◆ Short exercise A:
Answer these from the Hadoop commit notice, one answer per line, marked the same way:
(i) Which branch was updated?
(ii) Who contributed the change?
(iii) How many files changed, with how many insertions and deletions?
◆ Short exercise B: Please carry on the Hadoop commit notice from the point where it stops.

◆ Reading text:
[start]
You are viewing a plain text version of this content. The canonical link for it is here.
Posted to common-commits@hadoop.apache.org by ji...@apache.org on 2014/10/25 08:06:17 UTC
git commit: YARN-2314. Disable ContainerManagementProtocolProxy cache
by default to prevent creating thousands of threads in a large cluster.
Contributed by Jason Lowe (cherry picked from commit
f44cf99599119b5e989be724eeab447b2dc4fe53)
Repository: hadoop
Updated Branches:
refs/heads/branch-2 96a6e02d1 -> 9bd149978
YARN-2314. Disable ContainerManagementProtocolProxy cache by default to prevent creating thousands of threads in a large cluster. Contributed by Jason Lowe
(cherry picked from commit f44cf99599119b5e989be724eeab447b2dc4fe53)
Project: http://git-wip-us.apache.org/repos/asf/hadoop/repo
Commit: http://git-wip-us.apache.org/repos/asf/hadoop/commit/9bd14997
Tree: http://git-wip-us.apache.org/repos/asf/hadoop/tree/9bd14997
Diff: http://git-wip-us.apache.org/repos/asf/hadoop/diff/9bd14997
Branch: refs/heads/branch-2
Commit: 9bd149978d649907cd4da4ac8c7cee9e12345438
Parents: 96a6e02
Author: Jian He <ji...@apache.org>
Authored: Fri Oct 24 23:05:16 2014 -0700
Committer: Jian He <ji...@apache.org>
Committed: Fri Oct 24 23:06:00 2014 -0700
----------------------------------------------------------------------
hadoop-yarn-project/CHANGES.txt | 4 +
.../hadoop/yarn/conf/YarnConfiguration.java | 40 ++++++----
.../impl/ContainerManagementProtocolProxy.java | 80 ++++++++++++++++----
.../src/main/resources/yarn-default.xml | 34 +++++----
4 files changed, 115 insertions(+), 43 deletions(-)
[end]
◆ Given records:
[start]
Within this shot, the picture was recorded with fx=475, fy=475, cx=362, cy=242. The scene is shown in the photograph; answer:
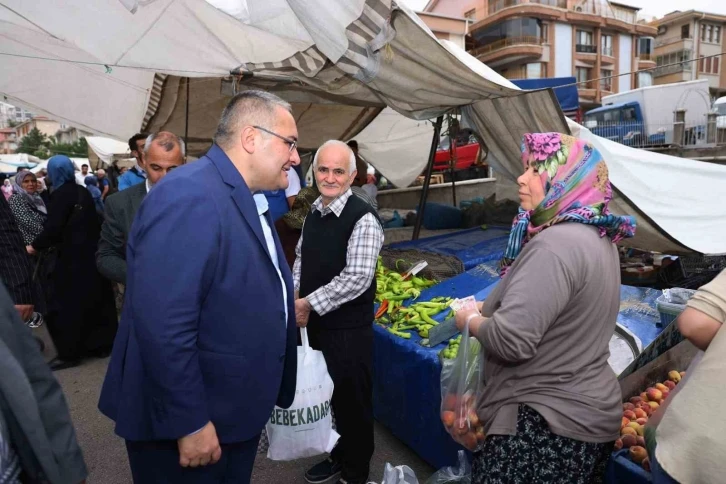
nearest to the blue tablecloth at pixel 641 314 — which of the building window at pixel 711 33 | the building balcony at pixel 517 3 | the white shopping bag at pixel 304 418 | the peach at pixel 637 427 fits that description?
the peach at pixel 637 427

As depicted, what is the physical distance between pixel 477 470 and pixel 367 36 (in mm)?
2544

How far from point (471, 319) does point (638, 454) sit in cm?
81

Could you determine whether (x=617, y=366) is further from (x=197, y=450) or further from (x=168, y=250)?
(x=168, y=250)

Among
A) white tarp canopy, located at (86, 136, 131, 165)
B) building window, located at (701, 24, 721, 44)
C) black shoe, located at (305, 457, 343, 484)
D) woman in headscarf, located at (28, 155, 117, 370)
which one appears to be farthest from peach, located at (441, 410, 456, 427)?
building window, located at (701, 24, 721, 44)

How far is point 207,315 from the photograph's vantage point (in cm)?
143

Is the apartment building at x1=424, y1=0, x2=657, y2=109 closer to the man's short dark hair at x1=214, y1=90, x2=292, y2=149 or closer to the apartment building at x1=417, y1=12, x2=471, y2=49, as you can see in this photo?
the apartment building at x1=417, y1=12, x2=471, y2=49

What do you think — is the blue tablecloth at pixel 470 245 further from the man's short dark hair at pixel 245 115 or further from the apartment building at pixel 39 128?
the apartment building at pixel 39 128

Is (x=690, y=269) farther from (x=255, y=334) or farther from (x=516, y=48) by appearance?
(x=516, y=48)

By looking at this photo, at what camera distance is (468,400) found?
1.94m

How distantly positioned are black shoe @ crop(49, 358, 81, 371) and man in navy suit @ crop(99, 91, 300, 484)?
12.0 ft

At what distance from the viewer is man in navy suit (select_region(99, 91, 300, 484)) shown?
52.5 inches

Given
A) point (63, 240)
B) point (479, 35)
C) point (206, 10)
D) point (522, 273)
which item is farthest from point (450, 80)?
point (479, 35)

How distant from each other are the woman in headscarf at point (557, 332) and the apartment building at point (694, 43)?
1929 inches

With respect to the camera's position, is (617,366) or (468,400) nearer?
(468,400)
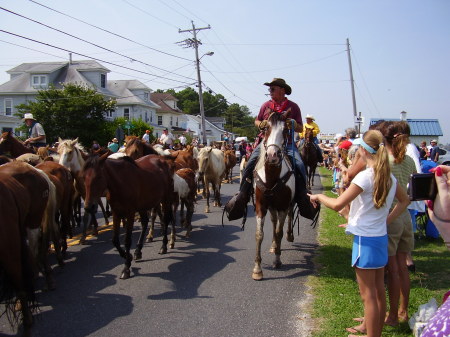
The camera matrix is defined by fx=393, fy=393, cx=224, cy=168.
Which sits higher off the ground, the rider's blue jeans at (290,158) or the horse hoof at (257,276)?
the rider's blue jeans at (290,158)

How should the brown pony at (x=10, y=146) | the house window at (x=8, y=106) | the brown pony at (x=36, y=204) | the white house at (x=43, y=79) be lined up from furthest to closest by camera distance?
the house window at (x=8, y=106) → the white house at (x=43, y=79) → the brown pony at (x=10, y=146) → the brown pony at (x=36, y=204)

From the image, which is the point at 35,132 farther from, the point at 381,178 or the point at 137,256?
the point at 381,178

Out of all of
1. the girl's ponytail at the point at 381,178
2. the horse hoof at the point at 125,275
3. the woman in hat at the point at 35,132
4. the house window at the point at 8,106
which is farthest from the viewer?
the house window at the point at 8,106

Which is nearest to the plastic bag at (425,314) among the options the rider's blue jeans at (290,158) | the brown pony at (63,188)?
the rider's blue jeans at (290,158)

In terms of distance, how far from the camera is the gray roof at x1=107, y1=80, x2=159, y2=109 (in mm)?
55072

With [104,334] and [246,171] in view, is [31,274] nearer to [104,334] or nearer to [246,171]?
[104,334]

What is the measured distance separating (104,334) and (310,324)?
2431 mm

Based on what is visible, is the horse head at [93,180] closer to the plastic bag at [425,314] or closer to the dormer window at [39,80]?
the plastic bag at [425,314]

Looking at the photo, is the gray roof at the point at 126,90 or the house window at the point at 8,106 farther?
the gray roof at the point at 126,90

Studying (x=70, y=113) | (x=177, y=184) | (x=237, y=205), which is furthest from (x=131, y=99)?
(x=237, y=205)

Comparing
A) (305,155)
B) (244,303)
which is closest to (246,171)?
(244,303)

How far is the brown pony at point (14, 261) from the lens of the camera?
4.18 meters

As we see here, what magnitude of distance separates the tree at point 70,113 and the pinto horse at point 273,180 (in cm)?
3085

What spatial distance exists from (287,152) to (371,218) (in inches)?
138
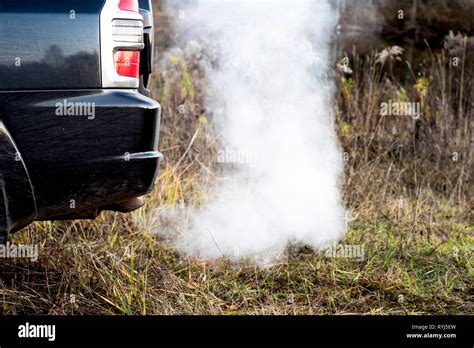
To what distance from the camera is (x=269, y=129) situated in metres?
6.33

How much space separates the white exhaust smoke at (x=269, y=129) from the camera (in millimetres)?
5188

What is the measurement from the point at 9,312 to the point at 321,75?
4048 millimetres

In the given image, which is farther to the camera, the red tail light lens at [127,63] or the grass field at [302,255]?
the grass field at [302,255]

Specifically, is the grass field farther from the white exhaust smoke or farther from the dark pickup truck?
the dark pickup truck

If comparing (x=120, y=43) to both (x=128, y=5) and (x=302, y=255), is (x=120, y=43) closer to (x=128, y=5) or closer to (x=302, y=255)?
(x=128, y=5)

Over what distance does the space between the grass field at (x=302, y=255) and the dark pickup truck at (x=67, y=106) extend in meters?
0.84

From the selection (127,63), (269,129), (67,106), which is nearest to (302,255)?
(269,129)

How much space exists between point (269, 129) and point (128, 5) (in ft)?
9.71

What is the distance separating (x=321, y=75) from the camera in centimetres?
715

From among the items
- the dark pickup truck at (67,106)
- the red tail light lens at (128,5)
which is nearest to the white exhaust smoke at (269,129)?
the dark pickup truck at (67,106)

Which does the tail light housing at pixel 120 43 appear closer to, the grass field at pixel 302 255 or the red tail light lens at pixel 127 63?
the red tail light lens at pixel 127 63

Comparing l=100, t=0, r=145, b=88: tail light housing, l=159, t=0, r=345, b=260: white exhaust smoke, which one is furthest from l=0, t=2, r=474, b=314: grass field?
l=100, t=0, r=145, b=88: tail light housing
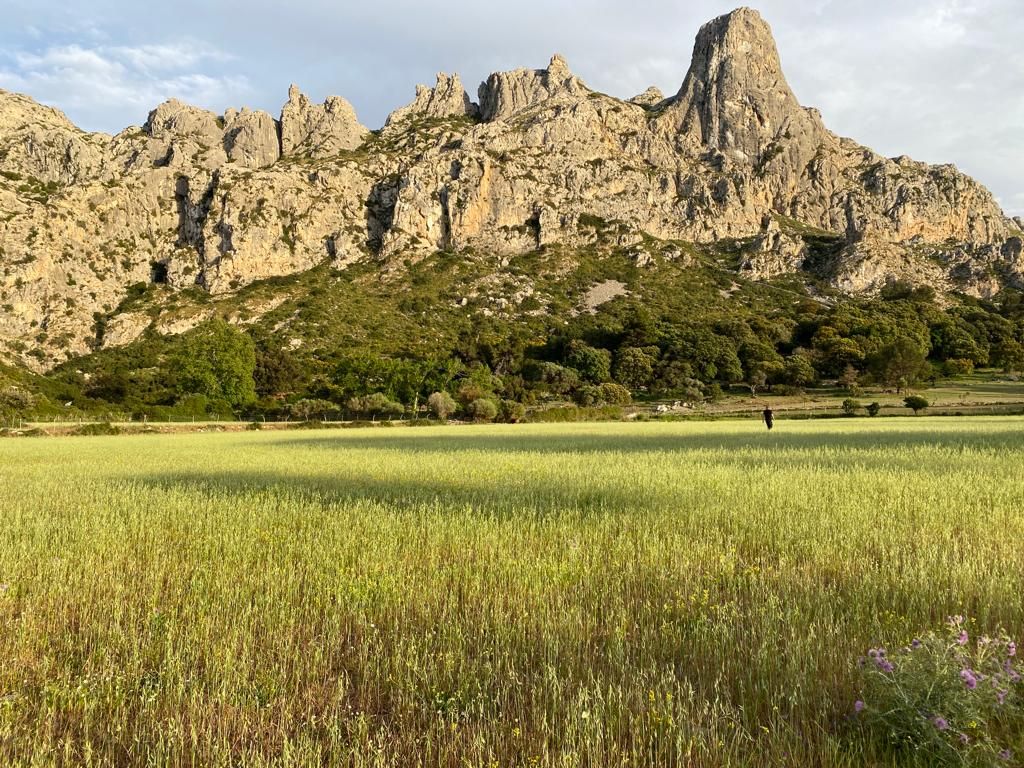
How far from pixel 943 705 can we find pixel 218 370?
84.8 metres

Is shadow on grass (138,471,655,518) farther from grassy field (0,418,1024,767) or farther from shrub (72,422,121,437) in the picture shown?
shrub (72,422,121,437)

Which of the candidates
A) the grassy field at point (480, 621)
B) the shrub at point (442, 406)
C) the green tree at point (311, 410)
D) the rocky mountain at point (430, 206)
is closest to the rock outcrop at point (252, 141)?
the rocky mountain at point (430, 206)

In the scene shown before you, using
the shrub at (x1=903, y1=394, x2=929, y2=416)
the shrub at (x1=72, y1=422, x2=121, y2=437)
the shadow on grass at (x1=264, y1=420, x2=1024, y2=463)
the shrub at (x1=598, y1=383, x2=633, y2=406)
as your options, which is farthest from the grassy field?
the shrub at (x1=598, y1=383, x2=633, y2=406)

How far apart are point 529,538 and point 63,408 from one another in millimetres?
70526

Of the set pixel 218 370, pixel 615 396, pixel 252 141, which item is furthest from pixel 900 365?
pixel 252 141

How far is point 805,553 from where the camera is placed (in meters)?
5.71

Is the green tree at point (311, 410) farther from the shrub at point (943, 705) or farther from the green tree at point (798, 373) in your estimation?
the shrub at point (943, 705)

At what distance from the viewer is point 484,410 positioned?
62719 millimetres

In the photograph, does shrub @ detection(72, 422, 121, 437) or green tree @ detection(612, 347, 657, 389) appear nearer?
shrub @ detection(72, 422, 121, 437)

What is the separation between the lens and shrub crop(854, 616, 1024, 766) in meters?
2.31

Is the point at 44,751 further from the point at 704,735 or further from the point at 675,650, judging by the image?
the point at 675,650

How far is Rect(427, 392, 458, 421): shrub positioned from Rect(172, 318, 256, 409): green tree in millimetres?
28148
[end]
◆ Expected output A:
(i) refs/heads/branch-2
(ii) Jason Lowe
(iii) 4 files, with 115 insertions and 43 deletions

◆ Expected output B:
----------------------------------------------------------------------
http://git-wip-us.apache.org/repos/asf/hadoop/blob/9bd14997/hadoop-yarn-project/CHANGES.txt
----------------------------------------------------------------------
diff --git a/hadoop-yarn-project/CHANGES.txt b/hadoop-yarn-project/CHANGES.txt
index 9cb4efc..89b2750 100644
--- a/hadoop-yarn-project/CHANGES.txt
+++ b/hadoop-yarn-project/CHANGES.txt
@@ -716,6 +716,10 @@ Release 2.6.0 - UNRELEASED
to contact with AM before AM actually receives the ClientToAMTokenMasterKey.
(Jason Lowe via jianhe)
+ YARN-2314. Disable ContainerManagementProtocolProxy cache by default to
+ prevent creating thousands of threads in a large cluster. (Jason Lowe via
+ jianhe)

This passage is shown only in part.